SOURCE EXCERPT:
════
Creates dataset by name.

PARAMETER	DESCRIPTION
`name`	dataset name like MNIST, CIFAR10, ImageNeT, ''. '' means a customized dataset. Default: ''. TYPE: `str` DEFAULT: `''`
`root`	dataset root dir. Default: None. TYPE: `Optional[str]` DEFAULT: `None`
`split`	data split: '' or split name string (train/val/test), if it is '', no split is used. Otherwise, it is a subfolder of root dir, e.g., train, val, test. Default: 'train'. TYPE: `str` DEFAULT: `'train'`
`shuffle`	whether to shuffle the dataset. Default: True. TYPE: `bool` DEFAULT: `True`
`num_samples`	Number of elements to sample (default=None, which means sample all elements). TYPE: `Optional[int]` DEFAULT: `None`
`num_shards`	Number of shards that the dataset will be divided into (default=None). When this argument is specified, `num_samples` reflects the maximum sample number of per shard. TYPE: `Optional[int]` DEFAULT: `None`
`shard_id`	The shard ID within `num_shards` (default=None). This argument can only be specified when `num_shards` is also specified. TYPE: `Optional[int]` DEFAULT: `None`
`num_parallel_workers`	Number of workers to read the data (default=None, set in the config). TYPE: `Optional[int]` DEFAULT: `None`
`download`	whether to download the dataset. Default: False TYPE: `bool` DEFAULT: `False`
`num_aug_repeats`	Number of dataset repetition for repeated augmentation. If 0 or 1, repeated augmentation is disabled. Otherwise, repeated augmentation is enabled and the common choice is 3. (Default: 0) TYPE: `int` DEFAULT: `0`

Note

For custom datasets and imagenet, the dataset dir should follow the structure like: .dataset_name/ ├── split1/ │ ├── class1/ │ │ ├── 000001.jpg │ │ ├── 000002.jpg │ │ └── .... │ └── class2/ │ ├── 000001.jpg │ ├── 000002.jpg │ └── .... └── split2/ ├── class1/ │ ├── 000001.jpg │ ├── 000002.jpg │ └── .... └── class2/ ├── 000001.jpg ├── 000002.jpg └── ....
════
Raw records
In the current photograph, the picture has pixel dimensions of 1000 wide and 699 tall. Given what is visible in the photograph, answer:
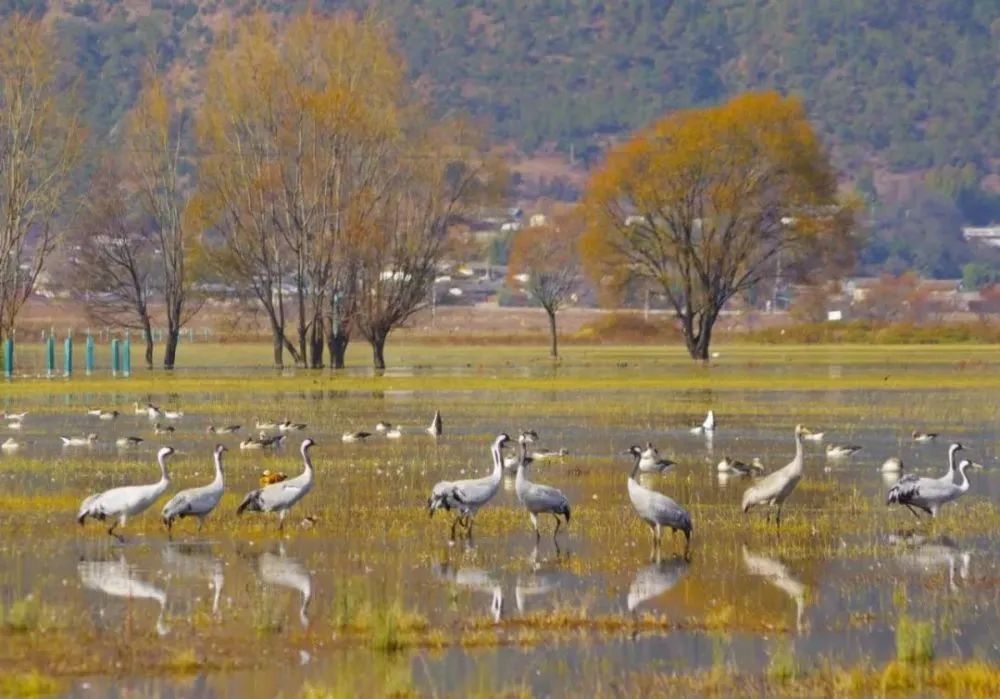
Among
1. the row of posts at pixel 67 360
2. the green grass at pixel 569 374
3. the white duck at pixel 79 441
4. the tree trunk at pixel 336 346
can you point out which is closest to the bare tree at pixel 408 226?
the tree trunk at pixel 336 346

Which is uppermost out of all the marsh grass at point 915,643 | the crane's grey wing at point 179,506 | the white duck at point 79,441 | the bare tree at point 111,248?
the bare tree at point 111,248

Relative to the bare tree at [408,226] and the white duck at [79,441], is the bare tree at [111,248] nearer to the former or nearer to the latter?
the bare tree at [408,226]

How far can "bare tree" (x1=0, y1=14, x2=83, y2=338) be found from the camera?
65750 millimetres

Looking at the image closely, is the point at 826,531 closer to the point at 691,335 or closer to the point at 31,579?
the point at 31,579

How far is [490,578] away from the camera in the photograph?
61.2 feet

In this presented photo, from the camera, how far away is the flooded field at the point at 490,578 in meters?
14.5

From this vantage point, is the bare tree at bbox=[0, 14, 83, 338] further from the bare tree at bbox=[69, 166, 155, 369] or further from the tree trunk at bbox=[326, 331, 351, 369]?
the tree trunk at bbox=[326, 331, 351, 369]

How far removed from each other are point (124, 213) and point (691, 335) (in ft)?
64.0

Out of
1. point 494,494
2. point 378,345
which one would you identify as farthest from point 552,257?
point 494,494

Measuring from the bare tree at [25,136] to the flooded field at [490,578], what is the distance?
30.4 m

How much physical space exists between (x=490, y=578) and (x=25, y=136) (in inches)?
1967

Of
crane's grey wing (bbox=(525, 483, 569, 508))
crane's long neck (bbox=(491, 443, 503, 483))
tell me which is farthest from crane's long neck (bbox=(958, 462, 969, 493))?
crane's long neck (bbox=(491, 443, 503, 483))

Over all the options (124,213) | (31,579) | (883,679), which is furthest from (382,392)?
(883,679)

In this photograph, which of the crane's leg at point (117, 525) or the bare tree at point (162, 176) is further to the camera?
the bare tree at point (162, 176)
════
AIM: Continue the documentation on creating a dataset by name, picking up right after its final line.

EXERCISE OUTPUT:
RETURNS	DESCRIPTION
	Dataset object

Source code in mindcv/data/dataset_factory.py

def create_dataset(
    name: str = "",
    root: Optional[str] = None,
    split: str = "train",
    shuffle: bool = True,
    num_samples: Optional[int] = None,
    num_shards: Optional[int] = None,
    shard_id: Optional[int] = None,
    num_parallel_workers: Optional[int] = None,
    download: bool = False,
    num_aug_repeats: int = 0,
    **kwargs,
):
    r"""Creates dataset by name.

    Args:
        name: dataset name like MNIST, CIFAR10, ImageNeT, ''. '' means a customized dataset. Default: ''.
        root: dataset root dir. Default: None.
        split: data split: '' or split name string (train/val/test), if it is '', no split is used.
            Otherwise, it is a subfolder of root dir, e.g., train, val, test. Default: 'train'.
        shuffle: whether to shuffle the dataset. Default: True.
        num_samples: Number of elements to sample (default=None, which means sample all elements).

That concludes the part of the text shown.